The description goes on:
It does not sound as if Mozart is doing something he can only just manage, and it does not sound as if the music is struggling to lift a weight it can only just manage. Yet at the same time, it is not music that denies anything. It offers a strong, absolutely calm rejoicing, but it does not pretend there is no sorrow. On the contrary, it sounds as if it comes from a world where sorrow is perfectly ordinary, but still there is more to be said. It said: everything you fear is true. And yet. And yet. Everything you have done wrong, you have really done wrong. And yet. And yet. . . . You are still deceiving yourself, said the music, if you don’t allow for the possibility of this. There is more going on here than what you deserve or don’t deserve. There is this, as well. And the tune is played again, with all the cares in the world. (Francis Spufford, Unapologetic, p. 16)

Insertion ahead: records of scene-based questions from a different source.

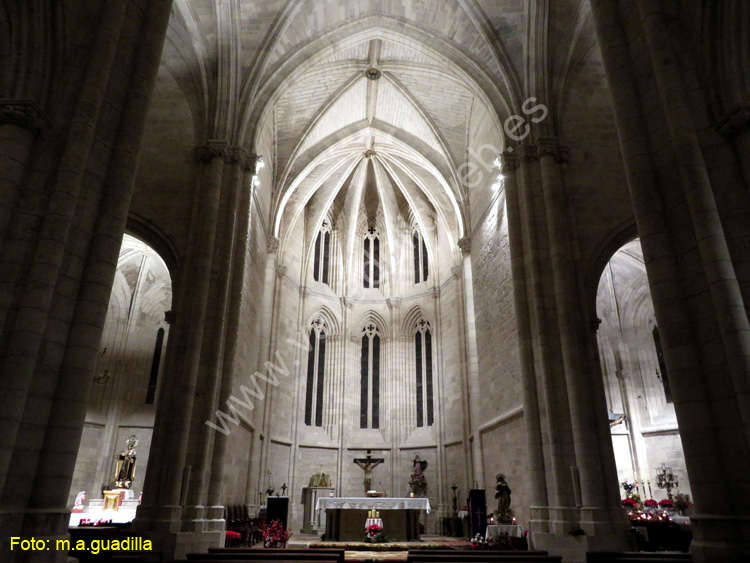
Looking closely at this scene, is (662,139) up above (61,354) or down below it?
above

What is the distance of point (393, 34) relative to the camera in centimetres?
1717

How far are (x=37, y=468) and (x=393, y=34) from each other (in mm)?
15753

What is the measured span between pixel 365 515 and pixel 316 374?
959 cm

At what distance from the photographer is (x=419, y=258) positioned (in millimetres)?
27516

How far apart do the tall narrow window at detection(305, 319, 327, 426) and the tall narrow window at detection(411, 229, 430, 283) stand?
5.49 metres

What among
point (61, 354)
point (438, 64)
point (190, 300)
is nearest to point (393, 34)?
point (438, 64)

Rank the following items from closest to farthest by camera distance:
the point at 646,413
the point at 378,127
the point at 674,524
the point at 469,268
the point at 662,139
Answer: the point at 662,139, the point at 674,524, the point at 646,413, the point at 469,268, the point at 378,127

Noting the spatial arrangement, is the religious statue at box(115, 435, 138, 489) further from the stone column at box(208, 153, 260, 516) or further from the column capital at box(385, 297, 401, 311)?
the column capital at box(385, 297, 401, 311)

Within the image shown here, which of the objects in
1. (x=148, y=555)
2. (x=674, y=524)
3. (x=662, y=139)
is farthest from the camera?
(x=674, y=524)

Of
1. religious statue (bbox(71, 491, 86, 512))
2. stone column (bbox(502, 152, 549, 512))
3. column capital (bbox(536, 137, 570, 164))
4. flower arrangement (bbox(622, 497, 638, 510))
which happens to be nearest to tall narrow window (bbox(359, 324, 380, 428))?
religious statue (bbox(71, 491, 86, 512))

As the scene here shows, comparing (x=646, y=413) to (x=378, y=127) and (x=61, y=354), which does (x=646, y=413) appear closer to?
(x=378, y=127)

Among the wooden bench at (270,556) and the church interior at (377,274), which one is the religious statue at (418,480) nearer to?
the church interior at (377,274)

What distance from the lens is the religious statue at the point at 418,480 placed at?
2227 centimetres

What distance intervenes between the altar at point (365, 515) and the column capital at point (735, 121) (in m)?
13.4
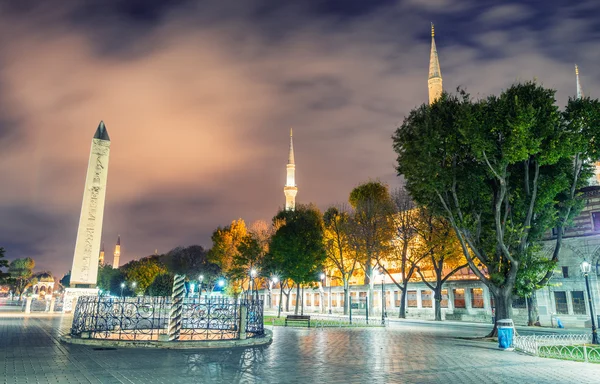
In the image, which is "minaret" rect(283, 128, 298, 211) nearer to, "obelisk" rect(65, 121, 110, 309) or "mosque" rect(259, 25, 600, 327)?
"mosque" rect(259, 25, 600, 327)

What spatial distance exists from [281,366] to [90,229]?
79.1 feet

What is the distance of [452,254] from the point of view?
134 feet

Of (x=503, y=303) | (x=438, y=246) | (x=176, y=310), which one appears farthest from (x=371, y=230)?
(x=176, y=310)

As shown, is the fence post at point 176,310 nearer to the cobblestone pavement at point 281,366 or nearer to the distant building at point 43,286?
the cobblestone pavement at point 281,366

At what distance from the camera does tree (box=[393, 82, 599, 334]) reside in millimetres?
20641

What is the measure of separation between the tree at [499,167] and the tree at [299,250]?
68.8ft

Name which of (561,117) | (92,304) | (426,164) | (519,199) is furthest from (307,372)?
(561,117)

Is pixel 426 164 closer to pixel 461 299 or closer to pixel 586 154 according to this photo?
pixel 586 154

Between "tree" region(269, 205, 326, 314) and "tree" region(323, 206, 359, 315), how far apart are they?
7.39ft

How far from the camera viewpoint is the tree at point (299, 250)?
146ft

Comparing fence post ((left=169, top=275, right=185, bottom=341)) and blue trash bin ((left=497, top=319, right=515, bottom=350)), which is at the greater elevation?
fence post ((left=169, top=275, right=185, bottom=341))

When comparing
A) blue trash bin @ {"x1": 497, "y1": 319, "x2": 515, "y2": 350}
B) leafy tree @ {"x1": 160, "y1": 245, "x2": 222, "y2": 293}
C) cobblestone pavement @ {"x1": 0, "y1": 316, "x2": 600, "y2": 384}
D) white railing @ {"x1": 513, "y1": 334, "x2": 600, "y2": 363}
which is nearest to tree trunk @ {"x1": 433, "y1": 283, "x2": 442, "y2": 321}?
white railing @ {"x1": 513, "y1": 334, "x2": 600, "y2": 363}

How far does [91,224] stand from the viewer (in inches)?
1236

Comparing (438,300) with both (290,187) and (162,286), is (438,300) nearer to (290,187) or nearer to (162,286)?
(162,286)
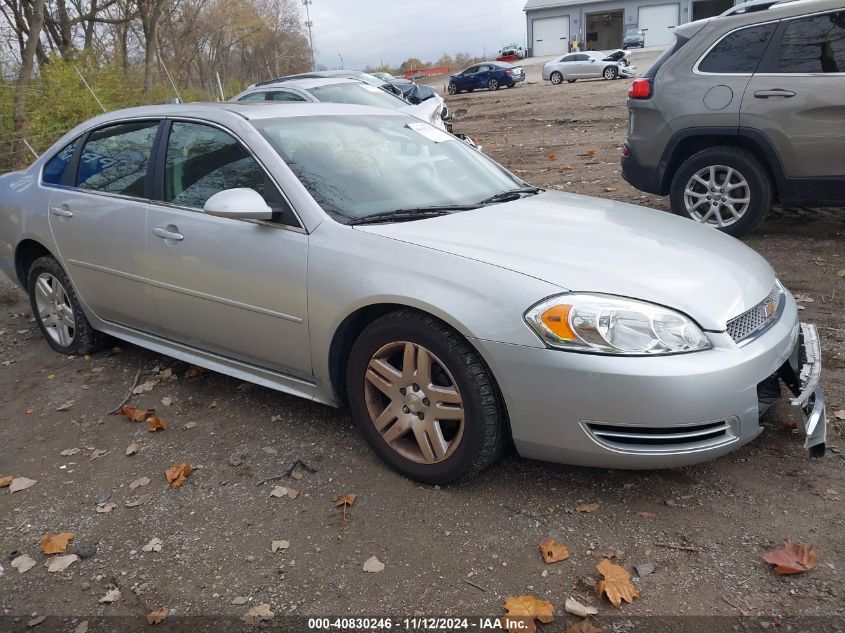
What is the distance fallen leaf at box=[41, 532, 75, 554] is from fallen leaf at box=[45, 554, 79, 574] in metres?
0.04

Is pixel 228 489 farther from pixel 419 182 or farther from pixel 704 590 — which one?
pixel 704 590

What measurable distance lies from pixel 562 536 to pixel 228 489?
150 cm

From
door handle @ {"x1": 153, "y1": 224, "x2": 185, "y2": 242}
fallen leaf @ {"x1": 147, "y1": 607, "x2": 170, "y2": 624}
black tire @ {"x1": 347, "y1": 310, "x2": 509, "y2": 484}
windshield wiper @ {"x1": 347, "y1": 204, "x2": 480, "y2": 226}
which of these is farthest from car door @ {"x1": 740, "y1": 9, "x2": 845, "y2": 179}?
fallen leaf @ {"x1": 147, "y1": 607, "x2": 170, "y2": 624}

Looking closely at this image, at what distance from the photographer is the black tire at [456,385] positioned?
9.13 feet


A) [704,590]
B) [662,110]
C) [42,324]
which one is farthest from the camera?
[662,110]

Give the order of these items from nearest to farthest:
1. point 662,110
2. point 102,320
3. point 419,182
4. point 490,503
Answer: point 490,503 < point 419,182 < point 102,320 < point 662,110

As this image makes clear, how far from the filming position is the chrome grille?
276 cm

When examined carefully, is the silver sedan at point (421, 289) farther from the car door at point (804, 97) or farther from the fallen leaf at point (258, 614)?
the car door at point (804, 97)

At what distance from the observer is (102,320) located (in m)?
4.50

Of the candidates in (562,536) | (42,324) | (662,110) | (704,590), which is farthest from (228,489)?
(662,110)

This is the season of Lent, when we remember that Jesus took upon himself all the cares in the world. The passion narrative of Lent and Easter is not just one among many stories in the Bible about Jesus. It is the story in light of which all the stories about Jesus’ life, his deeds and teachings, make sense. It is also the story that makes sense of all of our stories in which we have both suffered and have caused others to suffer. The story of Jesus being convicted and crucified convicts us. It shows us what we are capable of—the complicit roles we could have played in Jesus’ death: the chief priests who plot against Jesus, the disciples who fail to protect him, Pilate who lets the crowd decide Jesus’ fate, the criminal who is allowed to live when Jesus is sentenced to death, the law enforcers and guards who are just doing their jobs, the people in the crowd: the ignorant jeerers, the silent observers, the impotent family members.

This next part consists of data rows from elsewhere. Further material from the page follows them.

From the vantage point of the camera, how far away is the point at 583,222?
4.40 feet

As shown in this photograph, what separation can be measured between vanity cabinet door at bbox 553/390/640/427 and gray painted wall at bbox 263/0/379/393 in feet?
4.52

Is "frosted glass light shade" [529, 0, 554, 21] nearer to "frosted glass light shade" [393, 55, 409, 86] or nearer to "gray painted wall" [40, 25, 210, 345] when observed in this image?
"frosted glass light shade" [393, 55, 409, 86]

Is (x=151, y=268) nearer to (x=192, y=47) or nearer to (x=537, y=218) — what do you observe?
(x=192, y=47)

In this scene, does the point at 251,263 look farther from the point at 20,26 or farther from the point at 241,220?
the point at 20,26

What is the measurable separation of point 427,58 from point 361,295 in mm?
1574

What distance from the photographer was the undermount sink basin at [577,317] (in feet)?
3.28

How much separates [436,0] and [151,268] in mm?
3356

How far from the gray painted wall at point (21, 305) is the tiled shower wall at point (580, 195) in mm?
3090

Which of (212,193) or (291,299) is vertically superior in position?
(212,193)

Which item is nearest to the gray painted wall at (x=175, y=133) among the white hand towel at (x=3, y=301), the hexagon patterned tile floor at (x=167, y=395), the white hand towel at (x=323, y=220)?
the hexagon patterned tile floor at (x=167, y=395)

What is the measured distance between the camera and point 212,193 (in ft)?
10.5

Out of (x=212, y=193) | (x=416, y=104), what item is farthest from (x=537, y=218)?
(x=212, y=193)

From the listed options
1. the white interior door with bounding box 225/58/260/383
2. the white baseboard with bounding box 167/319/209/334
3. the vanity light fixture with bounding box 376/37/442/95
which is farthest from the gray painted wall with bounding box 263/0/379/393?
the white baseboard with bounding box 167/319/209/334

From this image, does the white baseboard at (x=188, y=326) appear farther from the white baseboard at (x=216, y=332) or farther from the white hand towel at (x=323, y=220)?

Despite their different degrees of complicity, Jesus asks God to forgive them all. And in that request made on our behalf, we see the amazing power forgiveness has. As Professor Moltmann and other German prisoners of war came to know from the kindness shown to them by the Scottish and English people, forgiveness makes it possible for all of humanity to live with the tragic knowledge that there are times when we are both victims and perpetrators. Because Jesus asked God to forgive us, we can weep for him even though we can imagine ourselves capable of wronging him. And it’s precisely because this central story of our faith does not allow us to have illusions about sin, whether in ourselves or in anyone else, that we can avoid the disillusionment that leads to cynicism. Christianity is all about realism. It has no room for cynicism. The story of Christ’s passion speaks powerfully precisely because it is grounded in our real lives, in the real complexities of suffering and guilt, and in the real catastrophes of our personal and collective histories. God does not allow us to start from scratch. We have to live with what we have done. But in his mercy, he came to us in Jesus Christ, took upon our humanity, and through the amazing power of forgiveness, transforms us. We are not the same as we were before. In Christ, we are a new creation. Amen.